> Families are already feeling the impact of the climate emergency through wildfires, heat waves, drought, sea level rise, coastal erosion, flooding, and more. These impacts are not felt equally across all communities because it impacts working class communities of color first and worst.
> While we fight to stop emissions at their source, we must also work to ensure that everyone can prepare, adapt, respond, and thrive despite external stressors. Decades of disinvestment have left communities of concern with less resources to prepare for and respond to climate impacts like brutal heat waves and lack of air conditioning.
> We advocate for policies and programs that help cities adapt to the climate emergency in a way that is equitable and just.
Black, brown, indigenous, or white, we all want healthy, safe, and resilient communities where our families can thrive.
Expanding Tree Canopy
The City of San Diego’s 2015 Climate Action Plan commits to covering 35% of the city in trees. We are committed to replicating this goal across the region with appropriate funding and implementation plans, with a focus on tree planting in underserved communities.

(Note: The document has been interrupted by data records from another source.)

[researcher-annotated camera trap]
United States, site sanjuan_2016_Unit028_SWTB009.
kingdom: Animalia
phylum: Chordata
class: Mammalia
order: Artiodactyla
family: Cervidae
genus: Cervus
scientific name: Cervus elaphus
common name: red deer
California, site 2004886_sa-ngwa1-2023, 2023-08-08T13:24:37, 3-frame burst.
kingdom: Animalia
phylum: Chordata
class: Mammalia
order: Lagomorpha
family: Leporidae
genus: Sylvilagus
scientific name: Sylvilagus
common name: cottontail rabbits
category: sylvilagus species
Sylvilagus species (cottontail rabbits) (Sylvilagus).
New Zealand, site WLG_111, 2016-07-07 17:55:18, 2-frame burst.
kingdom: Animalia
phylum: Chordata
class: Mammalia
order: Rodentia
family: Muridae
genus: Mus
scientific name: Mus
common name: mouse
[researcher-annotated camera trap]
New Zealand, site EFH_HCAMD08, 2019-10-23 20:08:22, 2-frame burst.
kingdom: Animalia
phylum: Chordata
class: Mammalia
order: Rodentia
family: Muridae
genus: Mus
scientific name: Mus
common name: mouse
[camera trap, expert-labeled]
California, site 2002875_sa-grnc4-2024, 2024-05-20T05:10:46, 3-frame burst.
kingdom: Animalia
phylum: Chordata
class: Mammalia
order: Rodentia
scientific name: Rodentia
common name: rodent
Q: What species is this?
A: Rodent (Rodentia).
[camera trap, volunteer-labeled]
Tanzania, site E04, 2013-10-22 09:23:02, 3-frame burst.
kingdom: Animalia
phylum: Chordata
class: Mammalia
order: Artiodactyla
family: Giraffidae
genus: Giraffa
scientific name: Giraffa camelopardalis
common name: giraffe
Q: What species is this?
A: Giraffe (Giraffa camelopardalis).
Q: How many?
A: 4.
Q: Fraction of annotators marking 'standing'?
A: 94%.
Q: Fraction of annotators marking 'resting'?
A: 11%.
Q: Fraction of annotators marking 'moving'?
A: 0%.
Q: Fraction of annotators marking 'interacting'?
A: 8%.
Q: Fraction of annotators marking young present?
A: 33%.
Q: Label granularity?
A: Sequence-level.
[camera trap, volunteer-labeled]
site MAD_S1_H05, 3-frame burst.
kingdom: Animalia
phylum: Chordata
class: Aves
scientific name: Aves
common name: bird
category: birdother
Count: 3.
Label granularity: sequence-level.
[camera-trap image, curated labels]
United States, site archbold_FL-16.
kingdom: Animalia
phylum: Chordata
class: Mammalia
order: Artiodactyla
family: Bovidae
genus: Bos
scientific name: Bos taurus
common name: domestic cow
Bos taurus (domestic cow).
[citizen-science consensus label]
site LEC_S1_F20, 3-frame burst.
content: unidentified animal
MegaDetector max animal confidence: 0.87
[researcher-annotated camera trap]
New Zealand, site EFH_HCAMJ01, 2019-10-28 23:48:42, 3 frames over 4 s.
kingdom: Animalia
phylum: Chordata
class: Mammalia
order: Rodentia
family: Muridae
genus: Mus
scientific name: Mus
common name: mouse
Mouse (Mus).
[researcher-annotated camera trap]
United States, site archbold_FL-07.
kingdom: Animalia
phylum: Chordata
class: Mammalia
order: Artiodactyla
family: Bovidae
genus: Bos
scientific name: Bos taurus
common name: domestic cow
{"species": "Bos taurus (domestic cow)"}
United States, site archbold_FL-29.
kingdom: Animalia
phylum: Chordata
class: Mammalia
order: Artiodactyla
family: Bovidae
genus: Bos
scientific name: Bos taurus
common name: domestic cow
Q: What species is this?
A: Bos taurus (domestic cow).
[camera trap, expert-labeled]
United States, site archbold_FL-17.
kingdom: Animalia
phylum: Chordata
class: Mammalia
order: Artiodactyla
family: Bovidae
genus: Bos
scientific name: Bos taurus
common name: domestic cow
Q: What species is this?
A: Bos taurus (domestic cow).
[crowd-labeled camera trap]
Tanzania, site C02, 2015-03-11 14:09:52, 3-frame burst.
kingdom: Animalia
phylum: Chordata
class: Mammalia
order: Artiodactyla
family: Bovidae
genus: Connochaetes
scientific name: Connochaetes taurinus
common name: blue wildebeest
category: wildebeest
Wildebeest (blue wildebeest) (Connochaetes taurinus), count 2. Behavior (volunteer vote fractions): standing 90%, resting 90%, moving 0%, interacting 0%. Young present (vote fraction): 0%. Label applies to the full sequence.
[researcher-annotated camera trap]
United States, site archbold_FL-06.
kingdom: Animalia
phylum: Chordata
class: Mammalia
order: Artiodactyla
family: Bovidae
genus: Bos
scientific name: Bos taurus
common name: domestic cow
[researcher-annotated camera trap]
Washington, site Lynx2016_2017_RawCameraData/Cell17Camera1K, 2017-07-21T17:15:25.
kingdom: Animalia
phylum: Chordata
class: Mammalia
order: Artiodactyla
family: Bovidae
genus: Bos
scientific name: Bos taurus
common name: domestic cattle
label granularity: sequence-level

Planning For Healthy, Resilient Communities
As California and the federal government prepare to invest hundreds of millions of dollars into local resilience projects, we are pushing cities in our region and the County of San Diego to pursue this funding and financing to fund equitable adaptation and resilience planning and projects. In the City of San Diego, we are working to ensure that the Climate Resilient SD plan passes with a funding and implementation plan.